** Opening Input data block **

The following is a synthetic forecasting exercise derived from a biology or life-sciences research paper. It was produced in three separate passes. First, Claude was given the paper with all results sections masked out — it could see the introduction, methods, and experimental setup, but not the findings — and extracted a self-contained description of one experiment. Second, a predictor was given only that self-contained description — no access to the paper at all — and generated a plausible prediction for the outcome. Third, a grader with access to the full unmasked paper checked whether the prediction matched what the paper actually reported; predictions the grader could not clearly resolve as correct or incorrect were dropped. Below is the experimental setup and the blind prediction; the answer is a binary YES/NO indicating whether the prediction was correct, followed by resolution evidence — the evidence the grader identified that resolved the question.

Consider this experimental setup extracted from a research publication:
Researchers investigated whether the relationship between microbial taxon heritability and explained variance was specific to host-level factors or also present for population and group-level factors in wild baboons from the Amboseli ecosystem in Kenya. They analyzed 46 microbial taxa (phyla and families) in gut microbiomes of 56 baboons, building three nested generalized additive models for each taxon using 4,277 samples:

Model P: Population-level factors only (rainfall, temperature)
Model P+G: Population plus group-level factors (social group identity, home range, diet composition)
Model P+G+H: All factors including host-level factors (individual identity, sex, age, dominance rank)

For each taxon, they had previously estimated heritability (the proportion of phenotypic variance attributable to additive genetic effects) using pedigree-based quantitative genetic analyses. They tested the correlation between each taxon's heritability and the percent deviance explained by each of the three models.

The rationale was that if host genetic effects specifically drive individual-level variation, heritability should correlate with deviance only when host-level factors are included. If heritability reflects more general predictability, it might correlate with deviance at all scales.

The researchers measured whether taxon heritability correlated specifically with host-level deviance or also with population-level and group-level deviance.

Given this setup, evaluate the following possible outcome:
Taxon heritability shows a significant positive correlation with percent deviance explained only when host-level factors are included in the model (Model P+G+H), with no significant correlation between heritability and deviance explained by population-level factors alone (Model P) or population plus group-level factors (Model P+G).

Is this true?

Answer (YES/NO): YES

** Closing Input data block **

_Exercise prompt_
Throughout the material above, report each line holding the word "identity".

_Output for this task_
Model P+G: Population plus group-level factors (social group identity, home range, diet composition)
Model P+G+H: All factors including host-level factors (individual identity, sex, age, dominance rank)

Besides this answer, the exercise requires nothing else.